#### [Uit te voeren taken]
1. Vertaal deze zin uit de geselecteerde tekst in het Engels: "De lading ijzer moet gelost worden om te repareren."
2. Neem letterlijk het stuk van de geselecteerde tekst over dat begint bij "NRC 19 augustus" en doorloopt tot en met "o.a. NRC 250961)".

Monsterrollen op site van het Noordelijk Scheepvaart Museum te Groningen vermelden d.d.:
23 februari 1846, Mense M.Hindriks, 17 jaar uit Groningen als kok op de tjalk “Johanna” onder schipper Mattheus Hindriks Kwint
15 februari 1849, Mense Kwint, 20 jaar uit Groningen als stuurman op de kof “Johanna” onder schipper Mattheus Hendriks Kwint,
24 mei 1851, Menze M.Kwint, 22 jaar uit Groningen als matroos op de kof “Johanna Gezina” onder schipper Mattheus Hindriks Kwint.
23 februari 1859, Martinus Mense Kwint, 30 jaar uit Groningen, kapitein op de schoenergaljoot “Margaretha”
Overige bijzonderheden
NRC 23 december 1859114
Delfzijl, 17 december. De schepen JACOBA, kapt. Muntendam, van Dantzig (opm: Gdansk) naar Emden; MARGARETHA, kapt. Kwint, van Grangemouth en ST. PAULUS, kapt. Freerichs, van Memel (opm: Klaipeda), beiden naar Leer, zijn alhier wegens ijsgang binnengelopen.
NRC 19 augustus 1861114
Elseneur, 17 augustus. Het Nederlandse schip (opm: galjoot) MARGARETHA, kapt. M.M. Kwint, van Gefle naar Hull, is alhier lek en met gebroken boegspriet binnengelopen. De lading ijzer moet gelost worden om te repareren. (opm: strandt echter in september bij Skagen, zie o.a. NRC 250961)
NRC 29 september 1861114
Frederikshaven, 27 september. De Nederlandse kof (opm: galjoot) MARGARETHA, kapt. M.M. Kwint, van Gefle, met ijzer naar Hull, is eergisteren bij Skagen gezonken (en niet gestrand als vroeger [opm: zie NRC 250961] gemeld), en wel zo spoedig, dat de bemanning slechts weinig van haar goederen heeft kunnen redden.

#### [Vastgelegde gegevens]
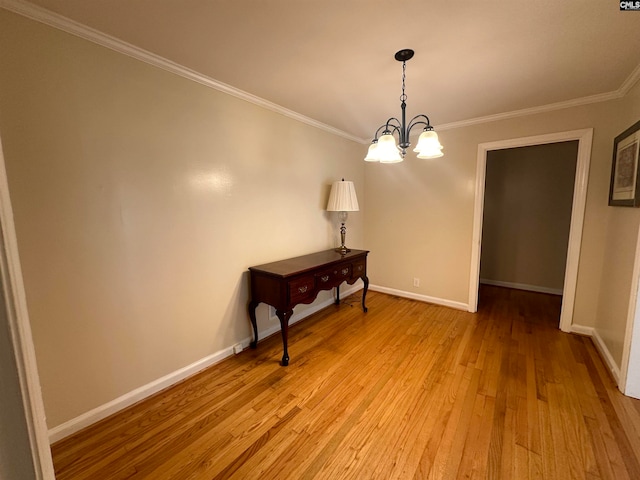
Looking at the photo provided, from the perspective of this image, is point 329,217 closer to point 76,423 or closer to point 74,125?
point 74,125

#### [De antwoorden]
1. The cargo of iron has to be unloaded in order to make repairs.

2.
NRC 19 augustus 1861114
Elseneur, 17 augustus. Het Nederlandse schip (opm: galjoot) MARGARETHA, kapt. M.M. Kwint, van Gefle naar Hull, is alhier lek en met gebroken boegspriet binnengelopen. De lading ijzer moet gelost worden om te repareren. (opm: strandt echter in september bij Skagen, zie o.a. NRC 250961)